Immobilier : gare aux illusions
14 décembre 2018

Il y a tout juste dix ans, en octobre 2008, il fallait verser un intérêt de 5,30 % pour s'endetter à vint ans. Aujourd'hui, les banques demandent à peine 1,6 % sur la même durée. Cela représente un gain de pouvoir d'achat considérable. Un gain atténué bien entendu par la progression des prix de l'immobilier, et dépendant de la région dans laquelle on achète sa maison ou son appartement.
Mais le constat est là : toutes durées confondues, le taux moyen des crédits à l'habitat s'établit à 1,43 %. Il est proche de son plancher en valeur faciale, et même au plus bas depuis le choc pétrolier de 1973 si l'on tient compte de l'inflation !
Ce constat appelle à la fois un satisfecit et une mise en garde. Le satisfecit, c'est que le marché fonctionne bien. La concurrence féroce que se livrent les banques tire le prix vers le bas au plus grand bénéfice des particuliers. Mais elle s'effectue dans un cadre qui reste sain. Les établissements ne dépassent pas les "bornes" ; ils rechignent à prêter plus que la veleur du bien ou à solliciter des emprunteurs qui n'ont pas les reins assez solides.

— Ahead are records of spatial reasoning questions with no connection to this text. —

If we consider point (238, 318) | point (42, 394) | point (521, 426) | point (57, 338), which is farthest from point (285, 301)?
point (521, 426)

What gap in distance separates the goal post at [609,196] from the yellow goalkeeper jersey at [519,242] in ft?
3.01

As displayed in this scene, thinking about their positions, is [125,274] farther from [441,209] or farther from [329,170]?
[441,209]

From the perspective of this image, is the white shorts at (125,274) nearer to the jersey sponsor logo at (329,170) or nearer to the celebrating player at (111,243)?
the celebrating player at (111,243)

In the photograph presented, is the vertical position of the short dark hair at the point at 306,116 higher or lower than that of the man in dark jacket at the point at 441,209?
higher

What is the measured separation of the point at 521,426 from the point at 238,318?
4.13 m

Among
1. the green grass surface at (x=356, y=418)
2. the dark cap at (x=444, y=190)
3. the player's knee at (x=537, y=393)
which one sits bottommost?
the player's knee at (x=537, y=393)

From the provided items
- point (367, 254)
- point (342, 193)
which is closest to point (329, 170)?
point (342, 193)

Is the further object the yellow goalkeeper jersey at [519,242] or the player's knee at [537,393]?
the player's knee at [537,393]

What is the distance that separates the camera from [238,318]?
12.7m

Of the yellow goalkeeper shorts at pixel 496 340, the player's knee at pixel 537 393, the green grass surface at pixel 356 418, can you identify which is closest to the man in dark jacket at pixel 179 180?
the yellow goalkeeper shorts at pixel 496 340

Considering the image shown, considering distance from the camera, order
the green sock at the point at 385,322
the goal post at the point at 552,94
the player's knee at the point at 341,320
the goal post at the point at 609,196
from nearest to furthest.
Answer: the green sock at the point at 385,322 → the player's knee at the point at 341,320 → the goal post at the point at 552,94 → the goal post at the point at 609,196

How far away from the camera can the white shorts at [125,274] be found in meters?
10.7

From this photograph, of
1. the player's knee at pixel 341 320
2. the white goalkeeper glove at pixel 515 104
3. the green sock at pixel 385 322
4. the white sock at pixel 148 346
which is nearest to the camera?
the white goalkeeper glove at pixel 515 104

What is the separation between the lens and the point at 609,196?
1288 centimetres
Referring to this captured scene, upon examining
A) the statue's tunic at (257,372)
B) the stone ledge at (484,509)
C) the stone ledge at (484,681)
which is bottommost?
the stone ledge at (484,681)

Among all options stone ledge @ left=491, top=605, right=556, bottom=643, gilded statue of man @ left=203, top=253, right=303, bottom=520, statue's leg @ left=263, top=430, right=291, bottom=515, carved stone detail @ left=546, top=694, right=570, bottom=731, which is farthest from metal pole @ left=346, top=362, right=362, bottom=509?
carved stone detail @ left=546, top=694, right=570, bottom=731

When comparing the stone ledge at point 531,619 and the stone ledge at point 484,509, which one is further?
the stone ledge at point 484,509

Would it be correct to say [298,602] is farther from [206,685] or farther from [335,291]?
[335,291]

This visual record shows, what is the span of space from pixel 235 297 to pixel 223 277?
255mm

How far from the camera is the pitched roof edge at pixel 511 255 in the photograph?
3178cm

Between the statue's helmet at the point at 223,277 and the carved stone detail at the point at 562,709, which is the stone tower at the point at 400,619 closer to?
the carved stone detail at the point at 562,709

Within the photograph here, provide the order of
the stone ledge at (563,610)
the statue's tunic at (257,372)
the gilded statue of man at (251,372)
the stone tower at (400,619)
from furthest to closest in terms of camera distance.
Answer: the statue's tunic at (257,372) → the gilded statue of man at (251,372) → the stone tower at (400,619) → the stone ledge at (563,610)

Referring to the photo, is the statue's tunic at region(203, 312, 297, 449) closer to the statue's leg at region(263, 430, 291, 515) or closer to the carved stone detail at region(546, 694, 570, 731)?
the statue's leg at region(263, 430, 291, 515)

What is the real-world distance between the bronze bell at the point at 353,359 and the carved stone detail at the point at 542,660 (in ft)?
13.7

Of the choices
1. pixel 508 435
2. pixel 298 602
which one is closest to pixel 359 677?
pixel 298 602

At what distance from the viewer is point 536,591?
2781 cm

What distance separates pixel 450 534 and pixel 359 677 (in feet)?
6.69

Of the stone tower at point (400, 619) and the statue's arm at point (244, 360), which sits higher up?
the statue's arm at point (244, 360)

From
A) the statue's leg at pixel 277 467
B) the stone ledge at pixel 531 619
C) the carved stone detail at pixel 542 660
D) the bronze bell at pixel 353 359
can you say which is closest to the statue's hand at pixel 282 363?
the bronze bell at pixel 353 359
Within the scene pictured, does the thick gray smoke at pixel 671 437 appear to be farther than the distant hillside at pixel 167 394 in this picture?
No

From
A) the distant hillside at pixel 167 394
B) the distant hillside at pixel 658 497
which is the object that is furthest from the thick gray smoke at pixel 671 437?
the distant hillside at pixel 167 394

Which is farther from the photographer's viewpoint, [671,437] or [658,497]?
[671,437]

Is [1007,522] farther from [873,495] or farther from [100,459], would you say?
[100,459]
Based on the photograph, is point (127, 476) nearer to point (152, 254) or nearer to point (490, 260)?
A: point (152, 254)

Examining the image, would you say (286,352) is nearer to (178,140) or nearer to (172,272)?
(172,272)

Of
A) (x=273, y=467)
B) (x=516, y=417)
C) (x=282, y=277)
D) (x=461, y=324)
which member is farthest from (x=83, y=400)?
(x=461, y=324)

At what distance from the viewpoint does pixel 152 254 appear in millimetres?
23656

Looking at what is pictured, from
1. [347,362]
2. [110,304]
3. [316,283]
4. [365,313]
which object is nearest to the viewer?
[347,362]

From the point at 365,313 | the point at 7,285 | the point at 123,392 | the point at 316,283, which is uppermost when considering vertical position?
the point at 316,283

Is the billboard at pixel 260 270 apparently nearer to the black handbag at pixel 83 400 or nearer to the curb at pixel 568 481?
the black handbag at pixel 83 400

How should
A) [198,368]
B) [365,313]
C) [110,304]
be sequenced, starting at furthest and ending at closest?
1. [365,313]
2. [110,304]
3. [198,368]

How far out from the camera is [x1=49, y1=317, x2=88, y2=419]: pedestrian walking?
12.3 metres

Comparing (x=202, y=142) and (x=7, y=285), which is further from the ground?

Autrement dit, ils ne commettent pas les erreurs qui ont conduit l'Irlande ou l'Espagne vers une grave crise bancaire, ou les dérives qui ont précipité la crise des "subprimes" aux Etats-Unis.
Cela ne doit pas empêcher la mise en garde. Pour les banques d'abord. Le jour approche où les taux d'intérêt vont commerncer à remonter. La Banque centrale européenne ne cesse de le répéter, tout comme les autorités de régulation. Il faut donc s'assurer qu'elles se protègent bien contre ce risque. Pour tous les Français ensuite. Cette période bénie ne doit pas les entretenir dans l'illusion que l'argent coulera toujours à flots et qu'il sera toujours aussi bon marché. Les créanciers finissent toujours par demander des comptes. C'est vrai pour les emprunteurs immobiliers. C'est vrai pour les contribuables que nous sommes tous. Le plus gros emprunteur de ce pays, et de très loin, c'est bien l'Etat. Et il ne pourra pas profiter éternellement de la mansuétude de ceux qui financent son train de vie.